━━━━━ Source text

Spatial Statistics¶
Spatial autocorrelation statistics identify genes with non-random spatial distributions. SpatialCore provides four functions covering univariate and bivariate analysis at global and local scales.
Data
Dataset: CosMx Colon (366,938 cells) Public access: Nanostring CosMx datasets
Overview¶
| Statistic | Scope | Question Answered |
|---|---|---|
| Global Moran's I | Tissue-wide | Which genes cluster spatially? |
| Local Moran's I | Per-cell | Where are the hotspots and coldspots? |
| Global Lee's L | Tissue-wide | Which gene pairs co-localize? |
| Local Lee's L | Per-cell | Where do two genes co-express? |
Global statistics produce a single value summarizing the entire tissue. Use them for feature selection (e.g., finding spatially variable genes).
Local statistics decompose the global measure to each cell. Use them to identify specific regions driving the pattern.

━━━━━━━━━━

• [What this exercise asks]
A. Reproduce the spatial statistics text verbatim, everything from "Spatial Statistics¶" down to "spatially variable genes).".
B. Answer these questions from the spatial statistics text:
(i) How many cells does the CosMx Colon dataset contain?
(ii) What question does Local Lee's L answer?
(iii) What use does the text suggest for global statistics?
The listing below the spatial statistics text is not needed here.

━━━━━ Supplied material

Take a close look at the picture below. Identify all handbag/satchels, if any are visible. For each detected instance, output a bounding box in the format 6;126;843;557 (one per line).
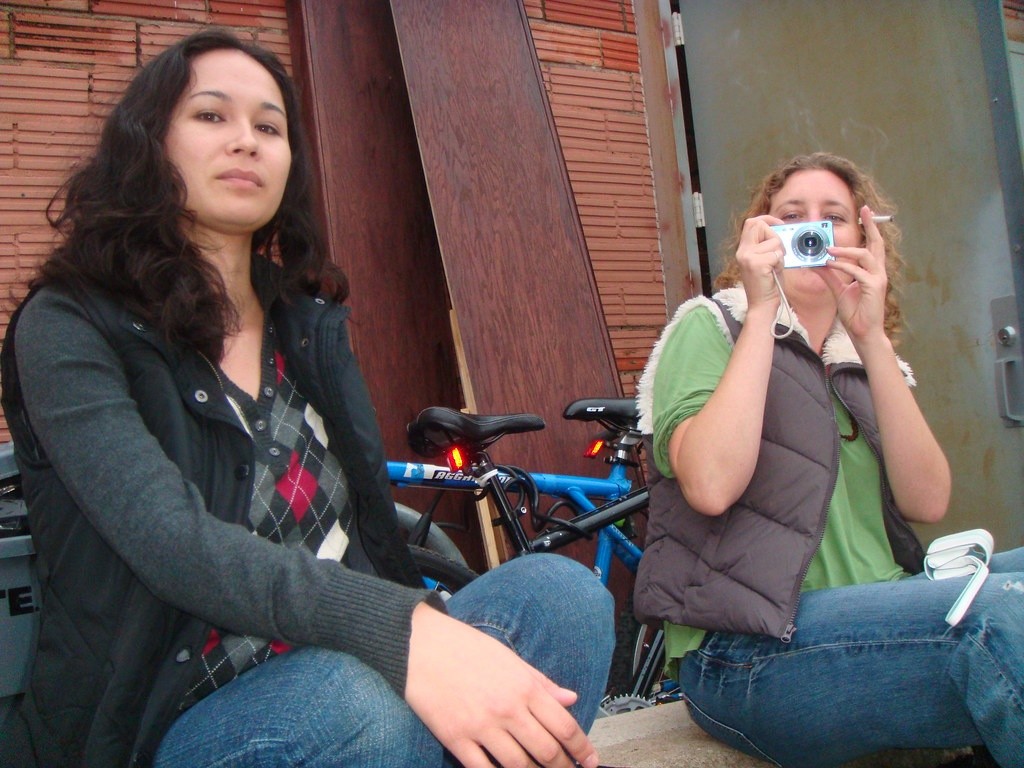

━━━━━━━━━━

• [Responses]
A.
Spatial Statistics¶
Spatial autocorrelation statistics identify genes with non-random spatial distributions. SpatialCore provides four functions covering univariate and bivariate analysis at global and local scales.
Data
Dataset: CosMx Colon (366,938 cells) Public access: Nanostring CosMx datasets
Overview¶
| Statistic | Scope | Question Answered |
|---|---|---|
| Global Moran's I | Tissue-wide | Which genes cluster spatially? |
| Local Moran's I | Per-cell | Where are the hotspots and coldspots? |
| Global Lee's L | Tissue-wide | Which gene pairs co-localize? |
| Local Lee's L | Per-cell | Where do two genes co-express? |
Global statistics produce a single value summarizing the entire tissue. Use them for feature selection (e.g., finding spatially variable genes).

B.
(i) 366,938 cells.
(ii) Where do two genes co-express?
(iii) Feature selection, such as finding spatially variable genes.